President-elect Trump has reportedly invited Philippine President Rodrigo Duterte, who made a series of controversial comments about President Obama less than two months ago, to visit the White House once he takes over the presidency on Jan. 20.
Trump spoke with Duterte by phone on Friday in what an aide to the Filipino leader later described as a “very engaging, animated” conversation, according to Reuters.
Both men invited each other to visit their countries, and Duterte suggested that Trump should visit the Philippines when it hosts the Association of Southeast Asian Nations summits next year.
Duterte slammed Obama in October after U.S. officials criticized him for likening himself to Hitler in a speech about drug addiction in his home country.

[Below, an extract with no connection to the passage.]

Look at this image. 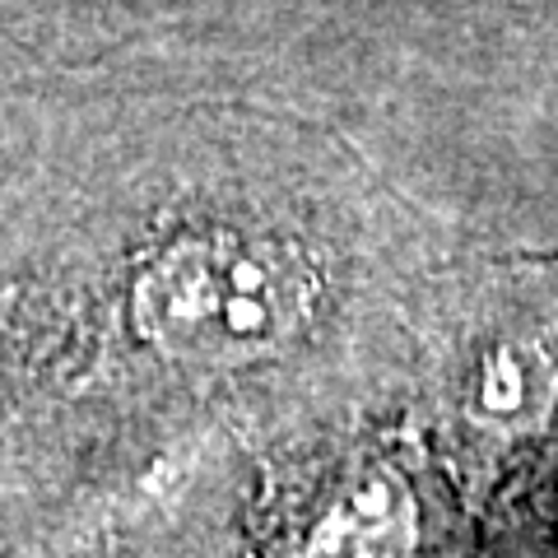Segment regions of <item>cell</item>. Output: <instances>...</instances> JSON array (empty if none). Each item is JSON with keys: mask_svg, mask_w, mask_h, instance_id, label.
<instances>
[{"mask_svg": "<svg viewBox=\"0 0 558 558\" xmlns=\"http://www.w3.org/2000/svg\"><path fill=\"white\" fill-rule=\"evenodd\" d=\"M424 517L391 461H368L330 488L299 539V558H418Z\"/></svg>", "mask_w": 558, "mask_h": 558, "instance_id": "cell-2", "label": "cell"}, {"mask_svg": "<svg viewBox=\"0 0 558 558\" xmlns=\"http://www.w3.org/2000/svg\"><path fill=\"white\" fill-rule=\"evenodd\" d=\"M317 307V260L293 238L242 223L178 229L126 275L135 340L186 373H238L289 354Z\"/></svg>", "mask_w": 558, "mask_h": 558, "instance_id": "cell-1", "label": "cell"}, {"mask_svg": "<svg viewBox=\"0 0 558 558\" xmlns=\"http://www.w3.org/2000/svg\"><path fill=\"white\" fill-rule=\"evenodd\" d=\"M558 396V326L488 344L465 381V424L488 438L539 424Z\"/></svg>", "mask_w": 558, "mask_h": 558, "instance_id": "cell-3", "label": "cell"}]
</instances>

“Respect is important,” Duterte had said in response, while threatening to “break up with America” and focus on the Philippines’ relations with Russia and China.
The Filipino leader also told Obama to “go to hell” for criticizing his anti-drug campaign, which has resulted in the death of more than 3,000 since he took office in May.
“Instead of helping us, the first to criticize is this State Department, so you can go to hell, Mr. Obama, you can go to hell,” he said during a speech in October.
Duterte had kinder words for Trump following his upset victory last month, calling him “the chosen leader of the most powerful country.”
“We don’t have any quarrels. I can always be a friend to anybody especially to a president, a chief executive of another country. He has not meddled in the human rights,” he said of Trump when reporters asked if he expected to get along with the incoming Republican leader during a gathering at the presidential palace in Manila.
The White House on Friday distanced itself from Trump’s invititation to Duterte.
“Obviously, it’s going to be up to the president-elect to decide which foreign leaders he meets with so we’re going to leave it to him to make those decisions,” deputy White House press secretary Eric Schultz told reporters. “But obviously it carries a certain amount of weight when the president travels abroad to meet with his counterparts around the world.”